◆ TASK DESCRIPTION ◆
When you reproduce the entries below, keep each one exact and drop any pictures.

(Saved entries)
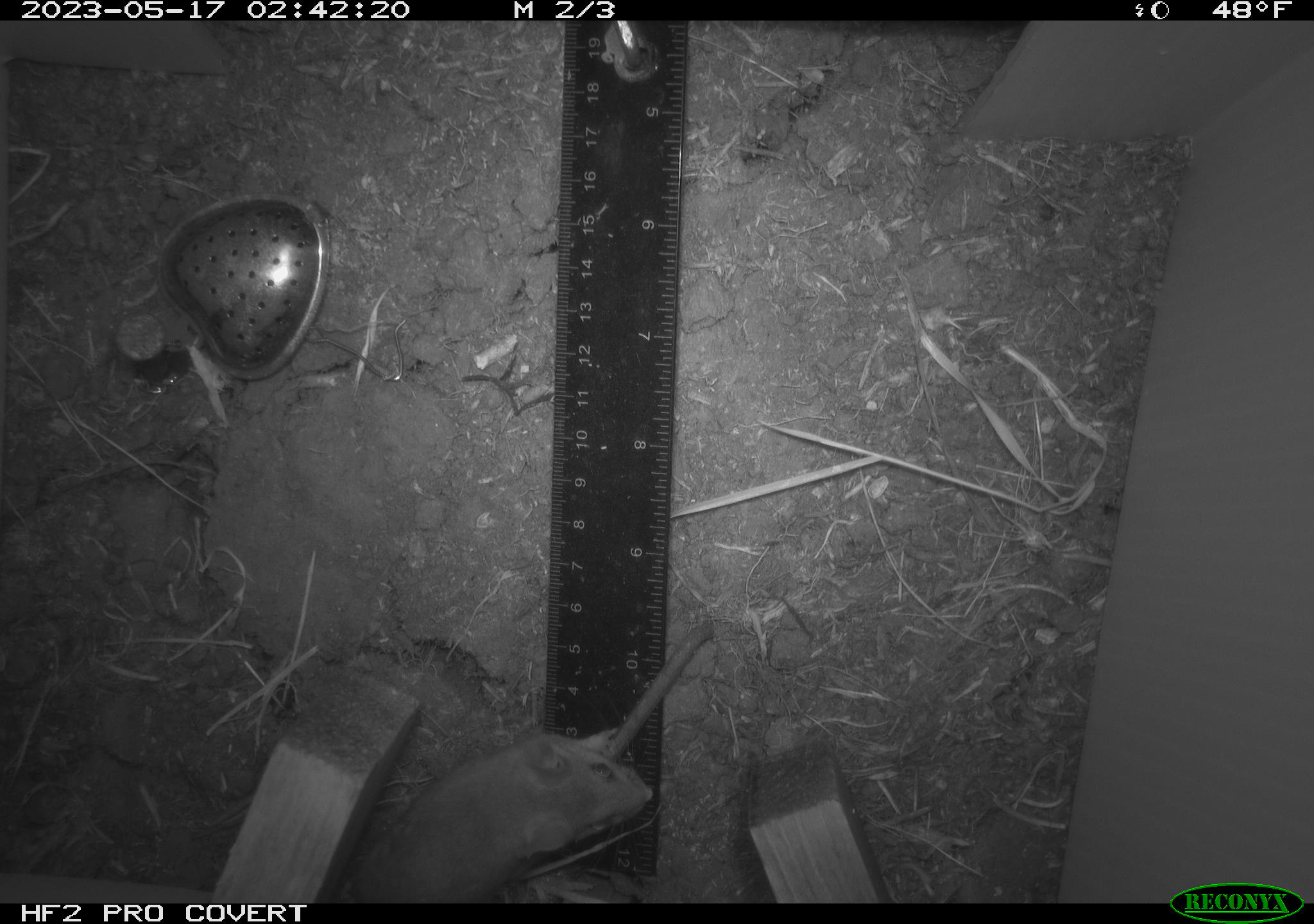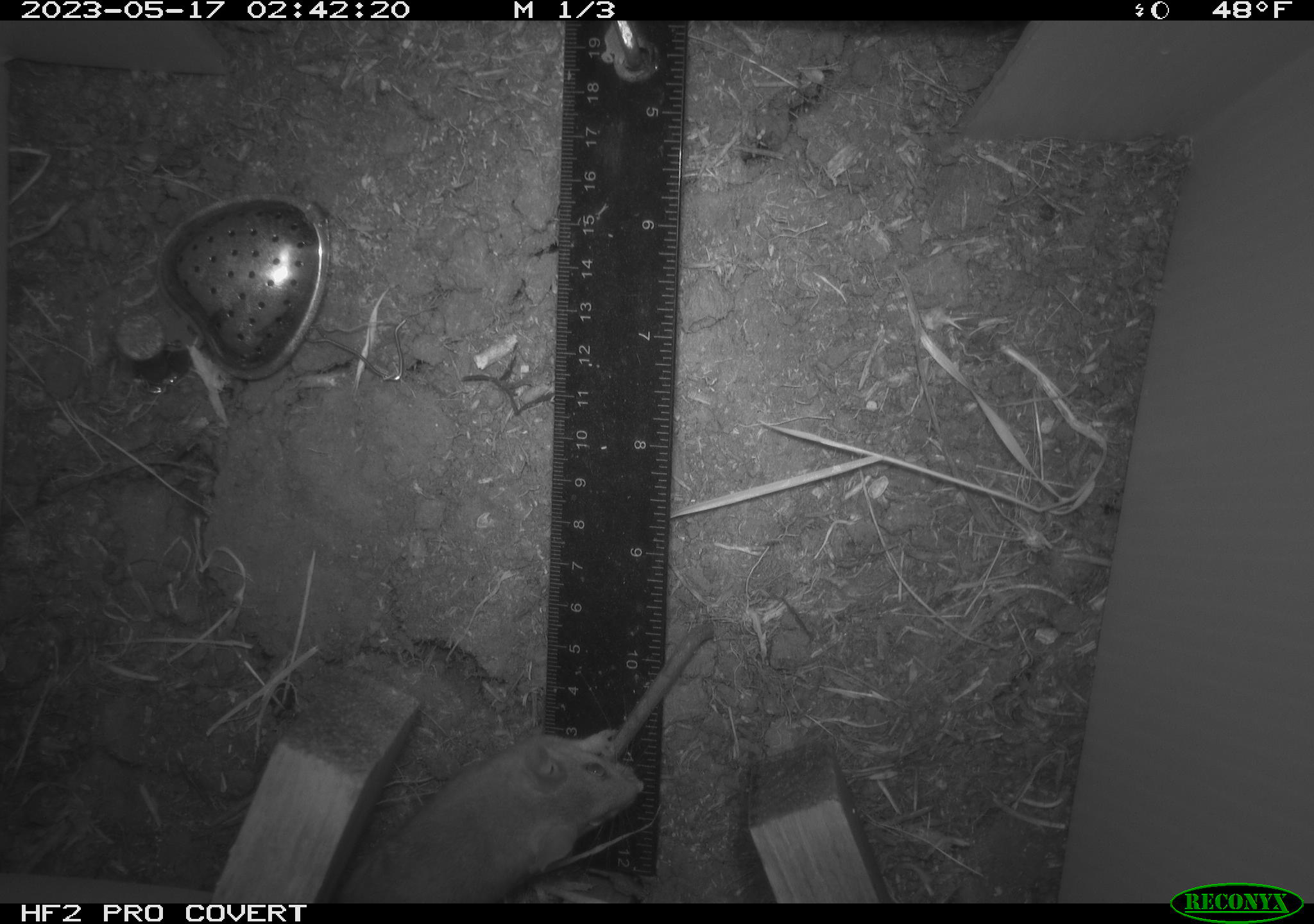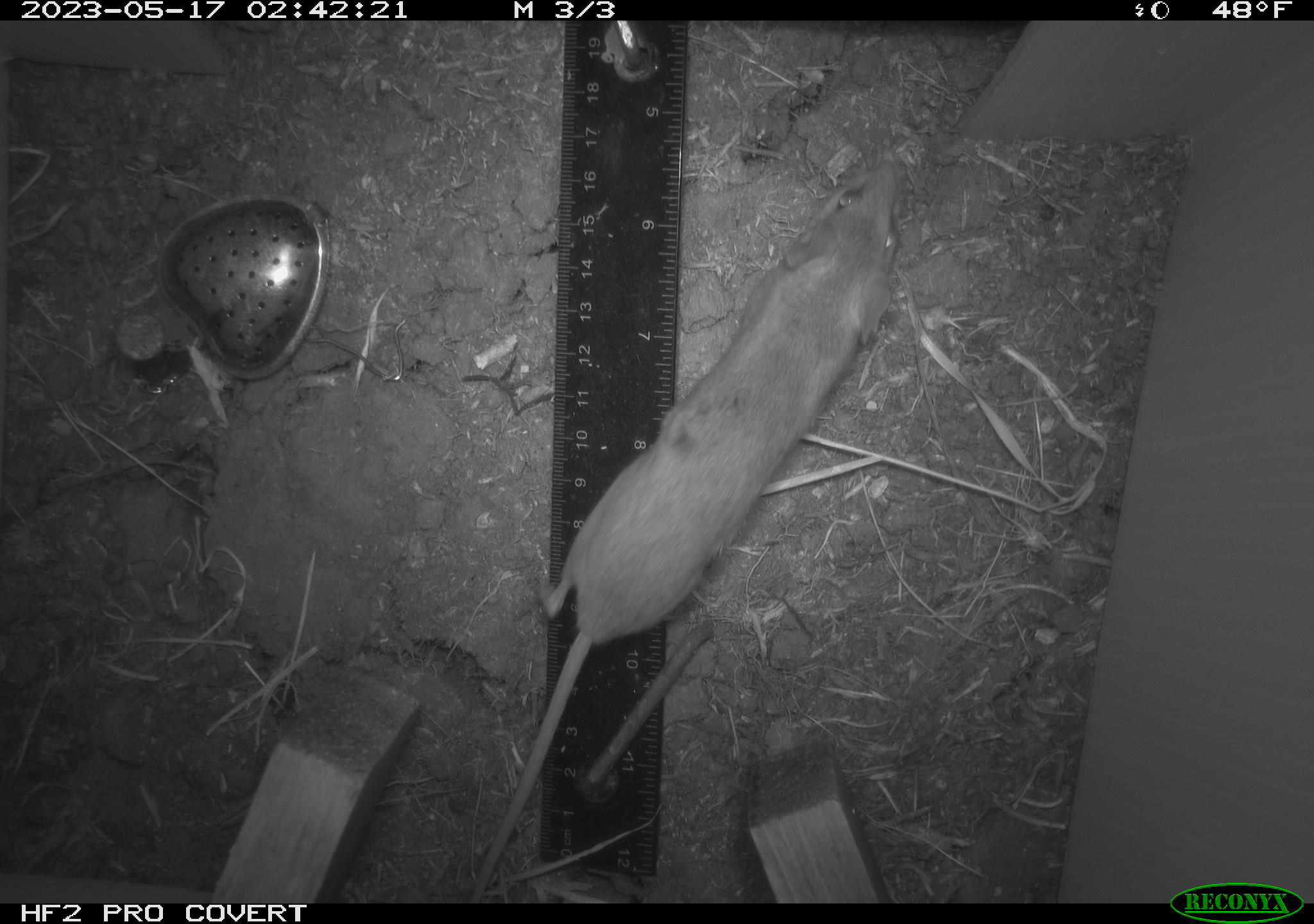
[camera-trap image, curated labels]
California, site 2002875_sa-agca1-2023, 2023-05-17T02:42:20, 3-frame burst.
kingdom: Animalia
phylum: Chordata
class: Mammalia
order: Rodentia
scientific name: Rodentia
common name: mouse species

◆ SOLUTION ◆
[camera-trap image, curated labels]
California, site 2002875_sa-agca1-2023, 2023-05-17T02:42:20, 3-frame burst.
kingdom: Animalia
phylum: Chordata
class: Mammalia
order: Rodentia
scientific name: Rodentia
common name: mouse species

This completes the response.